What’s the best piece of advice you’ve ever received?
My Grandpa Carroll had a simple expression he repeated so often that it stuck with many of us- it was “Do your own thinking!” or sometimes…”Always do your own thinking!” I think he trusted that a Carroll was usually pretty sharp and we’d often come to decent conclusions if we learned to do our own calculations. He was famously good at math and estimations and trusted that giving a good look to something would always be worth his time.

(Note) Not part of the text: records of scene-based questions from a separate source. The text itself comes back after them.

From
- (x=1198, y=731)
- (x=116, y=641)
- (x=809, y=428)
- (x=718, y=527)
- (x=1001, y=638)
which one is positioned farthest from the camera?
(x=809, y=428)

He always said it in a way that was rich with implied substance and meaning. He really wanted us to not take others’ answers as gospel- that tradition, hierarchy, and pomp or circumstance were not a good reason to abandon your own compasses and faculties. Laziness, lack of moral depth, lack of a willingness to not run your own numbers, are all unacceptable.
Steve Jobs famously said:
“Your time is limited, so don’t waste it living someone else’s life. Don’t be trapped by dogma – which is living with the results of other people’s thinking. Don’t let the noise of other’s opinions drown out your own inner voice. And most important, have the courage to follow your heart and intuition. They somehow already know what you truly want to become. Everything else is secondary.”
My Grandpa Carroll was on to it already- that living with the results of other people’s thinking – could be a trap. You have to trust that your faculties are on par, or higher, than the common results reached by wider society. It doesn’t mean that I view my views on science as better than a scientist’s, or that my hot take on a complex topic will be superior to an expert’s, but it is to say that if I genuinely think through a tough topic, whether it’s one of morality or some intellectual issue, I can hope to reach a conclusion as good or better than taking the societal average answer as a fair guide.
What I try to pass on as I quote my grandfather, too, is that you must have humility that your sought-out answers are not someone else’s. After all, YOUR personal revealed truth is someone else’s “others’ dogma.” This is not to say there are no moral absolutes or objective truths- but that room for the single individual to analyze and make their own informed choices, is a right, a privilege, and a responsibility.